The back door of my building leads to a cemented area that I might call a patio if it weren’t littered with years of debris. It hosts a single broken chair, its seat cushion bursting through its apron, and a row of wooden doors on a shingled granite storage block, the contents of which I suspect haven’t belonged to any of the building’s inhabitants for a decade or more. On the right-hand side is a cement staircase between two rusty railings supported by plain square spindles. The staircase leads to a large, walled-in triangular lot, accessible from my building and three others, with twelve rotary clothes lines (“whirligigs,” as they’re known here). Of those twelve, four are broken poles with no “lines” to speak of, and at least three are completely inaccessible among the brambles.

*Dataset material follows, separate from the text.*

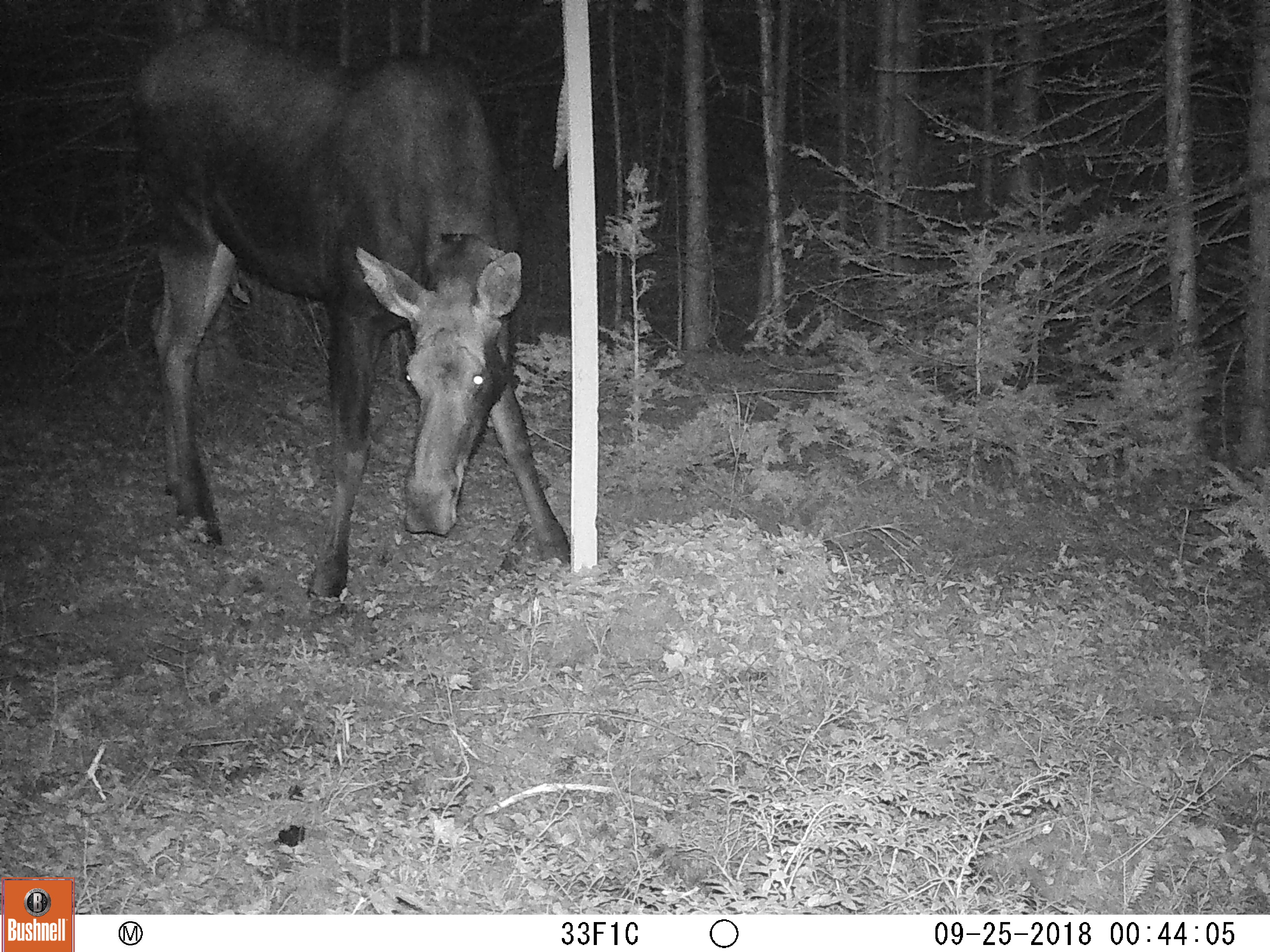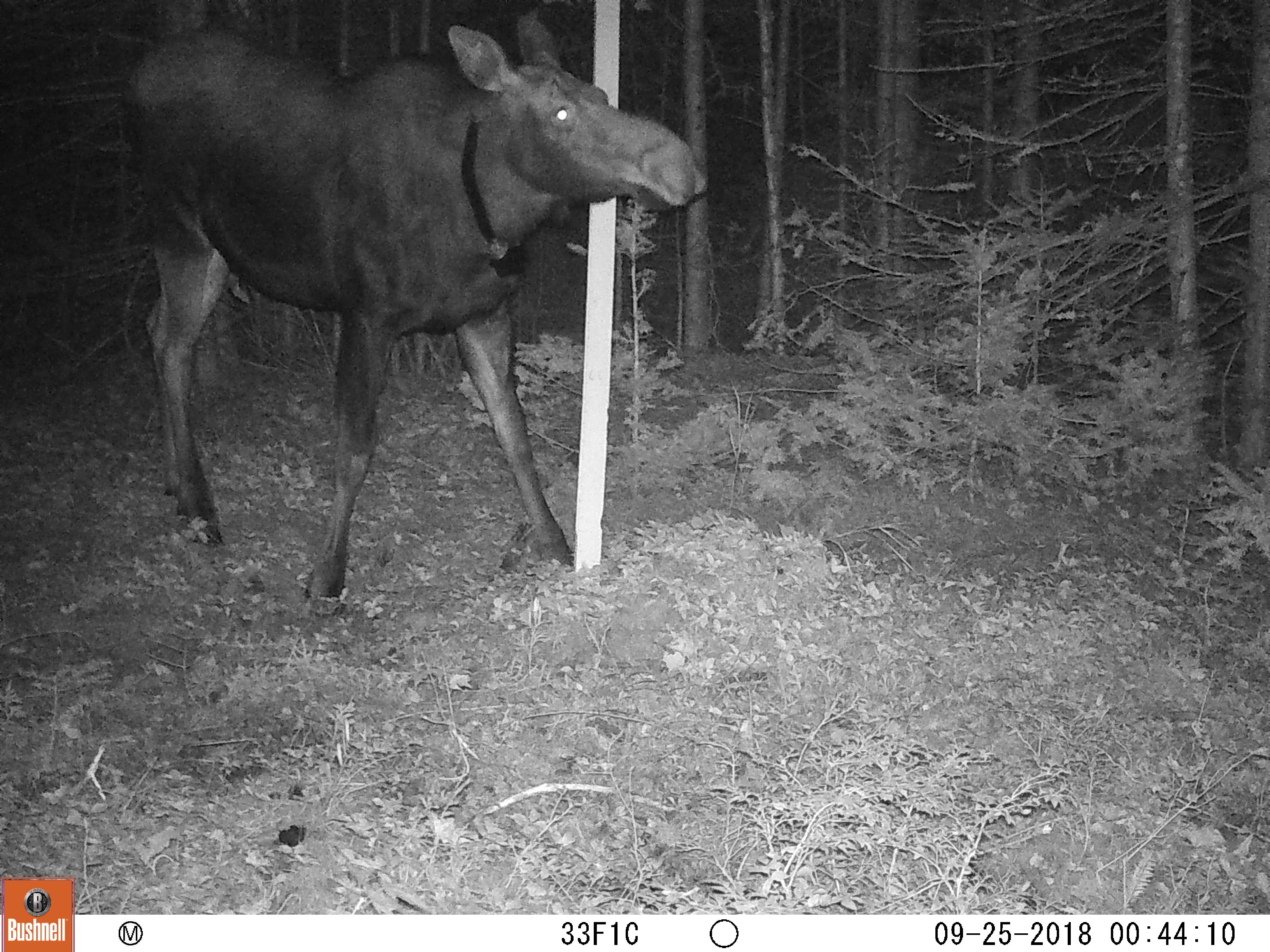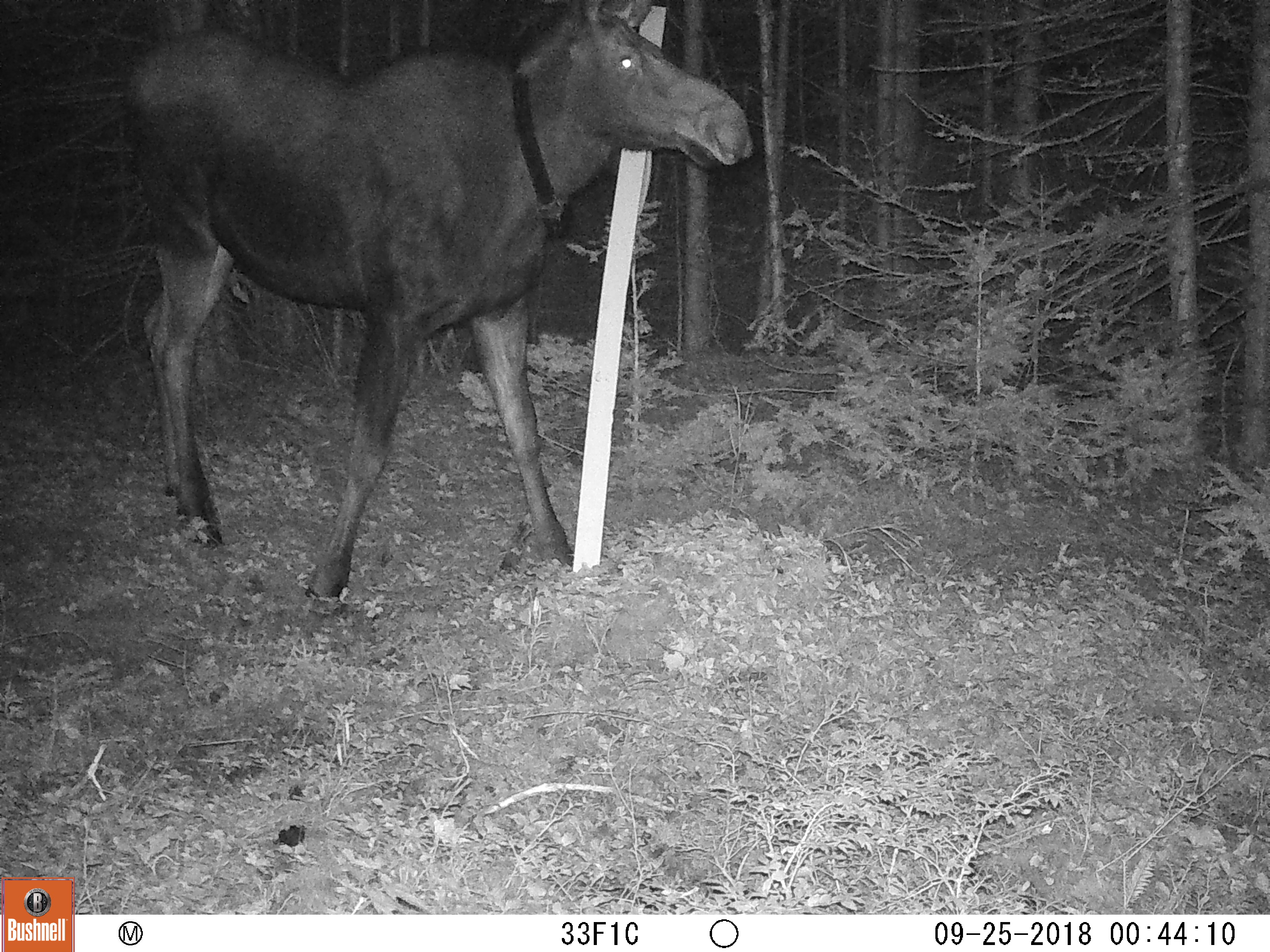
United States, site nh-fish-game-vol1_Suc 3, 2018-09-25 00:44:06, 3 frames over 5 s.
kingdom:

Brambles (wild blackberries) cover at least a fifth of my backyard, and other wild growth makes up the rest of it. Some of my neighbors do use the few accessible and functional whirligigs, navigating paths worn through tall grasses. Along the near edge of the triangle, a mangled narrow pavement leads to the corner furthest from the stairs, though the overgrowth there is still thick and barely usable.
No one is responsible for this land. Someone owns it, I guess, but they clearly have no duty toward it. Its position is virtually inaccessible to any heavy equipment, and the population it serves—primarily private renters on an inexpensive block—have little incentive to invest time or money into this daunting corner of land.
It’s fantastic.
In autumn, I can collect buckets of brambles for all manner of pies, jams, glazes, and cocktails. The spring dandelions can become salads, syrups, wines, and salves. If I were a more confident forager and food-preparer, I might figure out how to concoct treats from the clover, summer lilac, hogweed, vetch, and white stonecrops growing around the garden. For now I leave them, along with toxic-to-humans blooms like ragwort and bitter nightshade, to the fluffy bumblebees that happily populate the yard.

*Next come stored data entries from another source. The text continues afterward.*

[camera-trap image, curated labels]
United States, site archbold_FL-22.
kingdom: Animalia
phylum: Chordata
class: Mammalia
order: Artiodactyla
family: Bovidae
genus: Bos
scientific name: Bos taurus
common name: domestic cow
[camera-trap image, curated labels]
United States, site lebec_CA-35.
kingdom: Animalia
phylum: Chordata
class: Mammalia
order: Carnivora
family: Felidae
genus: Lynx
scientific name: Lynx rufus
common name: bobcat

This lot is perfect for foraging: it isn’t exposed to any direct exhaust from cars, lawn mowers, or residential ventilation; no dogs relieve themselves among the bushes; I don’t have to worry about the opinions of nosy onlookers. No one waters or weeds or pays any attention to the flora’s health. These plants simply grow, unimpeded, in ways that suit people and creatures alike.

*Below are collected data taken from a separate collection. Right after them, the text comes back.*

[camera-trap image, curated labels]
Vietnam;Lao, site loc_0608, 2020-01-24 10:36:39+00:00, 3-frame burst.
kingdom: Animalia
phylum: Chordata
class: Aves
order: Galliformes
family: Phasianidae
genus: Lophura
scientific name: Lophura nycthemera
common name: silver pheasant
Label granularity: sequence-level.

Not every lawn is so protected, but more wild space can and should replace inhospitable, infertile grass. The norm in most places is to guzzle gas and seep sweat in a loud, pungent grass-versus-lawn mower tussle every seven to eighteen days. Yet that land could grow freely, perhaps aided by a good Samaritan sprinkling native wildflower and clover seeds or even planting food-bearing shrubs and trees that thrive in the local environment.
Increasing biodiversity can improve water cycles, rejuvenate habitats, make for happier bees, do everything the anti-lawn memes promise—and it can feed us. Given some effort, I could turn that back lot into a year-round greengrocer: blaeberries, wild strawberries, sloes, and rosehips; flavorful wild garlic and medicinal dead nettle; gorse flowers and hawthorn buds; hazelnuts, chestnuts, and walnuts; the seasonal delights of elderflowers and elderberries.
Lawns do have advantages. You can lay out with a book, set up a badminton net, hang laundry without scratching yourself on bramble thorns. Perhaps there’s a balance to strike between barren, overtilled, sometimes-functional space and rich, biodiverse, bug-and-belly-friendly native growth. I find that public parks can offer both, with grassy meeting spaces fronting on local plant life, some ripe to snack on or gather to prepare at home. Private properties, though, need a reckoning: how is this space being used? How could it be used for the flourishing of the community?
Perhaps, too, there are already more foods around you than you know. I recommend dipping your toes into foraging with Alexis Nikole (in the US midwest) or the Woodland Trust (in the UK) to get a taste (literally) for the foods in your yard, local park, or wherever you find yourself curious and peckish.